Self-driving car would still mow down pedestrians though

Boffins at Madrid's Carlos III University have used cheap accelerometers and gyroscopes - and expensive mathematics - to improve the accuracy of GPS* by as much as 90 per cent.

The team compared their results to differential GPS - which is about as good as satellite systems get - and found that with detailed analysis of the data coming from three cheapish accelerometers and three gyroscopes they could get reliable accuracy down to below 2 metres, and critically they could do so without calibrating their kit to match the vehicle in which it was fitted.

Satellite navigation systems, including GPS, are normally accurate to 10 metres or so, but that accuracy falls off rapidly as one enters an urban environment where buildings block, and reflect, signals. In an urban setting, the boffins say, "the determination of a vehicle’s position can be off by more than 50 metres". Differential GPS, which uses a known location to monitor drift caused by atmospheric changes, is more accurate, but still can't account for passing buildings, so navigation systems fall to guessing.

The Spanish boffins aren't doing much more than that, but their guesses are very well-informed and made using accumulated data.

Comparable systems, such as those deployed in autonomous vehicles which really need to be quite accurate, use hugely expensive gyroscopes that cost over $30,000, according to the research paper (PDF, one-third interesting, two-thirds impenetrable, your mileage may vary), while the Spaniards used cheap kit which calibrates while driving - constantly guessing on its location by measuring changes in velocity and maneouvres performed by the vehicle, then checking the GPS and refining the process to improve accuracy.

The information flows

It was soon after this point the paper descended into mathematical formula

Not only was the team able to accurately monitor progress, despite the inconsistency of a vehicle's motion down a normal road - weeding out the bumps, stops and starts, to accurately record motion, but it was also able to demonstrate how the system could use knowledge of the terrain to improve accuracy further - by knowing when one is driving up a hill, for example.

But even without that the team managed an improvement between 50 and 90 per cent, compared to GPS, outperforming differential GPS by a significant margin.
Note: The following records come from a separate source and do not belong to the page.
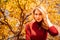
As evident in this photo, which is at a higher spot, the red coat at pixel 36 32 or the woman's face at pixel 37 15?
the woman's face at pixel 37 15

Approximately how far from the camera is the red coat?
9.00 feet

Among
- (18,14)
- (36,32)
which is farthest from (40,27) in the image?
(18,14)

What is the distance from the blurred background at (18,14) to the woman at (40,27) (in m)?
0.07

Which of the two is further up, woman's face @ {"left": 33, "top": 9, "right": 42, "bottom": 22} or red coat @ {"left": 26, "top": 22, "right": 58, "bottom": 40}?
woman's face @ {"left": 33, "top": 9, "right": 42, "bottom": 22}

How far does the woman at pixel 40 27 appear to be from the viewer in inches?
108

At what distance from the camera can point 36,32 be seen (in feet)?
9.11

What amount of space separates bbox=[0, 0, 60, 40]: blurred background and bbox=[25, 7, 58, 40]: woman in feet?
0.22

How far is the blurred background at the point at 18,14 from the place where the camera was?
2.79 meters

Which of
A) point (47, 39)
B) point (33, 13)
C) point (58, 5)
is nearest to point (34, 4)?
point (33, 13)

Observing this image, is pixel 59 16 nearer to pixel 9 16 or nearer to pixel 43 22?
pixel 43 22

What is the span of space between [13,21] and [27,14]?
0.78ft

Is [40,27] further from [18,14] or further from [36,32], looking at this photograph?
[18,14]

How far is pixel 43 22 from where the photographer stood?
9.07 feet

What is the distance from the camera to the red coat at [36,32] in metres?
2.74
That's probably still not good enough for an autonomous car (two meters to the left still kills a lot of pedestrians) but demonstrates how clever processing can get a lot of mileage out of cheap sensors.

Now the team is going to see how its algorithms might be applied to the sensors in a mobile phone, which is an order of magnitude more complicated but raises some interesting possibilities. ®

* GPS (Global Positioning System) is a satnav system that provides data on the receiver's location and time at any place on the planet where the receiver has an unobstructed line of sight to four or more GPS space satellites. The sats transmit a message with info on their positions at the time of transmission as well as the time the message is sent. The receiver then calculates its position by computing the distance to each satellite using the speed of light.